## TASK PROMPT
For this exercise, please find the lines in the entries that include the word "species" and copy them.
BEGIN MATERIALS PROVIDED
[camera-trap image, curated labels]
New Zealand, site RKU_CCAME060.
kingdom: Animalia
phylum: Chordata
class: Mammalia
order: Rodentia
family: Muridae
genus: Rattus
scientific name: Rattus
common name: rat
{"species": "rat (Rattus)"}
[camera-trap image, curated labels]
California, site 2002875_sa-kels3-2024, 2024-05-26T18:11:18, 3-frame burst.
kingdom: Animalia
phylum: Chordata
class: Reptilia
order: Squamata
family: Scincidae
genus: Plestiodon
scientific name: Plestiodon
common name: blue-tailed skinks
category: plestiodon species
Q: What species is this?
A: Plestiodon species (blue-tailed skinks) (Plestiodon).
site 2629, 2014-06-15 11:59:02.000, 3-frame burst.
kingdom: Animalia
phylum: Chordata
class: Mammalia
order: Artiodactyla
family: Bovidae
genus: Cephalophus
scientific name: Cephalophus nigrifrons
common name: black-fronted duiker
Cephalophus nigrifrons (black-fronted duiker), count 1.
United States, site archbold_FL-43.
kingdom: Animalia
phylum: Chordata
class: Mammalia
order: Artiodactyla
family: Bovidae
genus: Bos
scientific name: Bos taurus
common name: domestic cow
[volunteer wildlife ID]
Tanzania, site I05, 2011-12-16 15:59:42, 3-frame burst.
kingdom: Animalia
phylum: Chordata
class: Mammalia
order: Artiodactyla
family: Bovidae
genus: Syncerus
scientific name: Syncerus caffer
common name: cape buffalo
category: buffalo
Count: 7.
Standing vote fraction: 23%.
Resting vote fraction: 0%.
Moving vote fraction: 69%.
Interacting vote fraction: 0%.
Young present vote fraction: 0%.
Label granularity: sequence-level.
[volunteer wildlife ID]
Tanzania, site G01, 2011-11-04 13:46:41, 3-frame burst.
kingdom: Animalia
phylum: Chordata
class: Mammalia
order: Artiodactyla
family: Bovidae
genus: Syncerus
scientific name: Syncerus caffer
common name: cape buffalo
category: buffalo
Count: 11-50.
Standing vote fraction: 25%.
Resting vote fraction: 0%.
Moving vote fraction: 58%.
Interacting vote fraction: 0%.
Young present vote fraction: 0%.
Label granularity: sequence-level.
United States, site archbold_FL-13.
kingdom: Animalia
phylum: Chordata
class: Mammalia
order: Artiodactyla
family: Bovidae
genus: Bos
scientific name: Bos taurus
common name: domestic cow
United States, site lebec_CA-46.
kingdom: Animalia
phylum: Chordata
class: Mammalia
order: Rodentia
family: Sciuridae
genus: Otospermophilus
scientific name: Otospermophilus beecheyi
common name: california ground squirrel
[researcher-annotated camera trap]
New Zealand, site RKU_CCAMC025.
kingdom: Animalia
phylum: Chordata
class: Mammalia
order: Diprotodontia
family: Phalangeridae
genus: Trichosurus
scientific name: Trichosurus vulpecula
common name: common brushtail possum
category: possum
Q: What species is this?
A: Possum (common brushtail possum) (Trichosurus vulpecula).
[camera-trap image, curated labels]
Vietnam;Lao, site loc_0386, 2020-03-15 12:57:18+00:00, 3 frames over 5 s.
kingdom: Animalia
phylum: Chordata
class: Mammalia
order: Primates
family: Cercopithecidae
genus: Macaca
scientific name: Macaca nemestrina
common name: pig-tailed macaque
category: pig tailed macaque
END MATERIALS PROVIDED
## PROBLEM SOLUTION
{"species": "rat (Rattus)"}
category: plestiodon species
Q: What species is this?
A: Plestiodon species (blue-tailed skinks) (Plestiodon).
Q: What species is this?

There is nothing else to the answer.